After the visit, nothing like a short break on the terrace of the museum café-restaurant, deployed on the quay. A good place to perk up while enjoying the view.
Art of living in Santander: places, tapas and festivities
As in any city where life is good, there is no shortage of places in Santander! Some are home to important buildings, such as Plaza del Ayuntamiento (town hall) and Plaza de las Atarazanas (cathedral). Without forgetting Plaza Alfonso XIII: the “Correos” post office (1918) and the Banco de Espana (1924) are miracles of the fire.
Built after the fire in a neoclassical style, the huge Plaza Porticada (real name “Plaza de Velarde”) suggests the remains of the ancient walls of the 13 th century, through a window. To see them more closely, we visit the Archaeological Center of the medieval ramparts. At the entrance to the square, we stop for a moment in front of the statue of Pedro Velarde, Cantabrian hero of the Spanish War of Independence.
For a coffee, we are happy to go to the pleasing Plaza Pombo. For an ice cream with a view of the Grand Casino and EL Sardinero beach, in Plaza de Italia. In the evening, for a drink and eat tapas, go to the popular and lively Plaza de Canadio.
To fill of typical products (Cantabria or Spain in general), the gateway by the covered market of Esperanza, housed in a lovely hall early 20 th century. Bellota ham, canned Cantabrian anchovies … without forgetting the cheeses, made from cow’s milk, goat’s milk, sheep’s milk … or even mixed milk.
The sweet beaks will taste “quesada pasiega”, a cake made with fresh cheese typical of Cantabria. A delight! The “sobao pasiego”, which recalls the pound cake, is not bad either … We see it everywhere. In the basement, do not miss the large fish market. No doubt, the ocean is not far!
Santander is home to other museums than the Centro Botin.

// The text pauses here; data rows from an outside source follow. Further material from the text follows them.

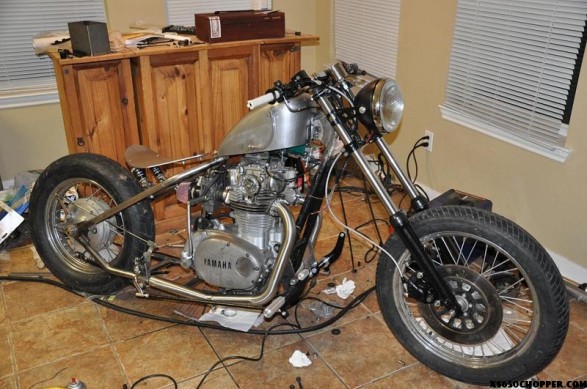 xs650 chop noid 2 587x389  Night Rider   Kitchen Build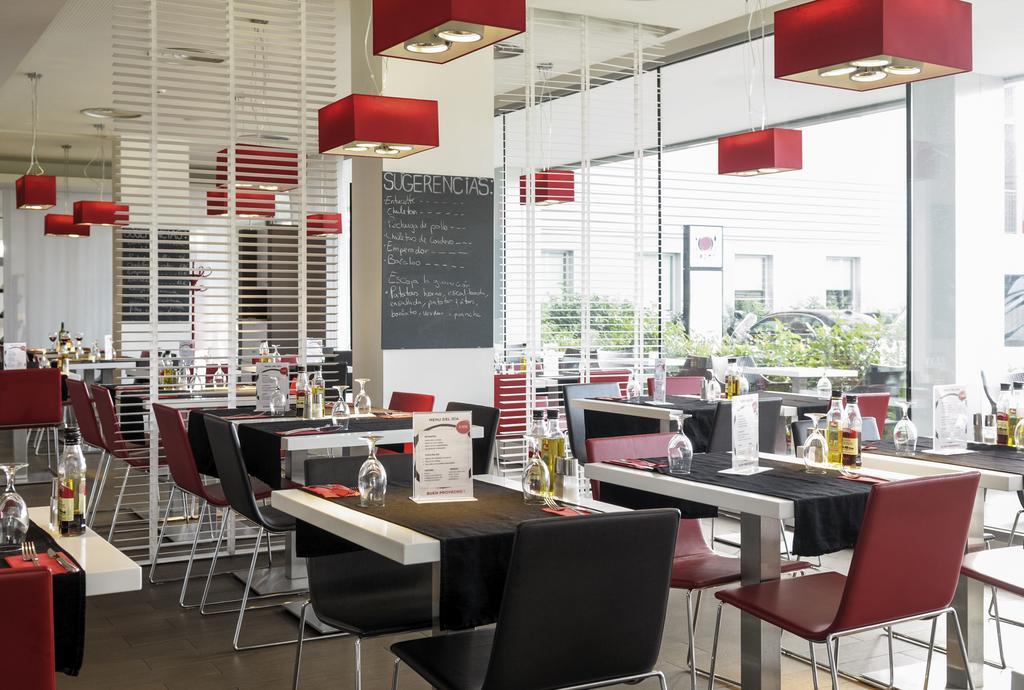 Ibis Budget Lleida Bagian luar foto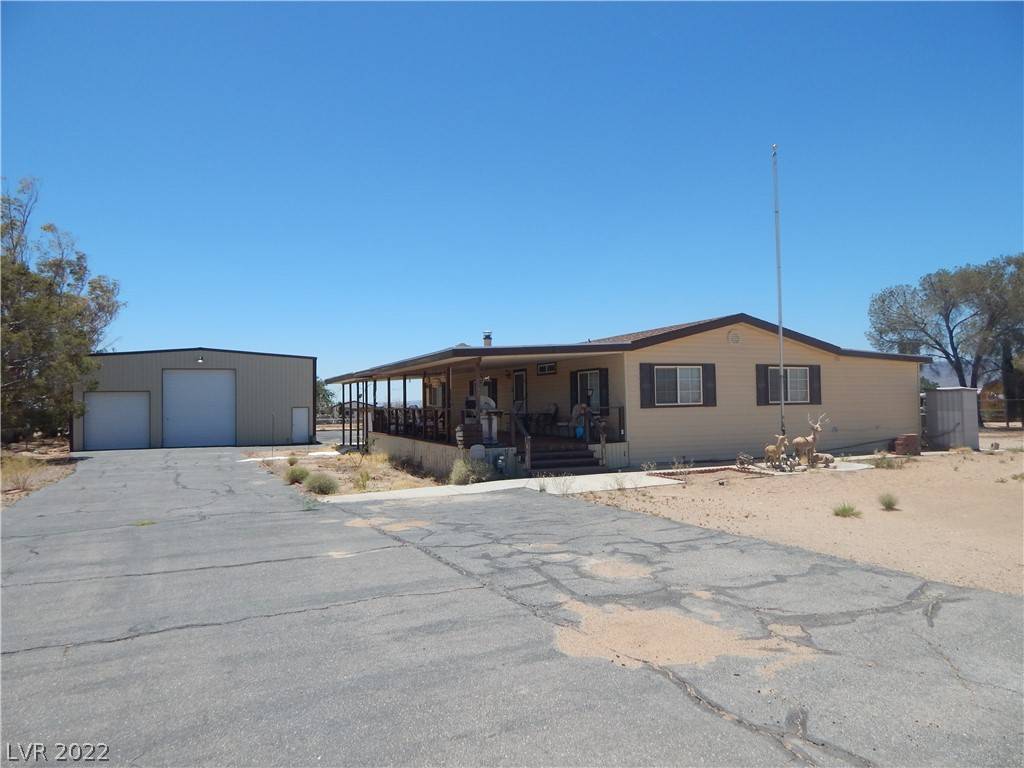 37 Cheyenne RD, Cal-nev-ari, NV 89039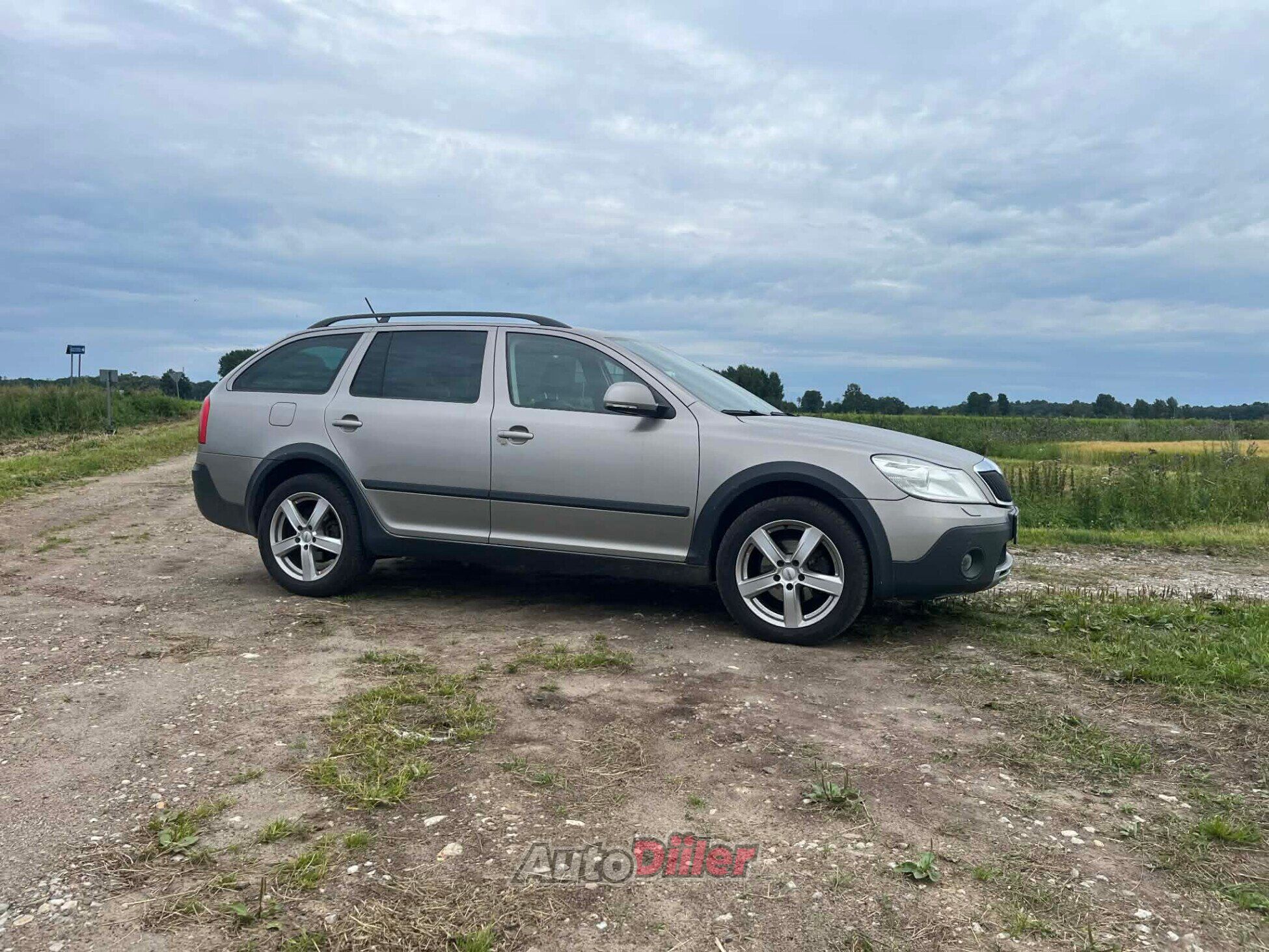 Skoda Octavia Scout 2.0 103kW 2012, kuva 4/10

The Museo de prehistoria y archeologia de Cantabria promises a real journey back in time, to the origins of man (skull of homo sapiens, cave reproduction) and of Roman times.
For its part, the Museo Maritimo traces the maritime and industrial activity of Cantabria, since Roman times. We are amazed in front of the gigantic whale skeleton: 23.50 m! Without forgetting the Biblioteca Menendez Pelayo.
To attend a concert, go to the Palacio de Festivales, whose exterior appearance leaves no one indifferent. Four columns, different materials, green, white, blue this atypical theater was built in 1990 by the famous Spanish architect Francisco Javier Sáenz de Oiza. It hosts every year in August the Festival Internacional de Santander, one of the oldest music festivals in Spain (1952). On the program: operas, theater, recitals, concerts.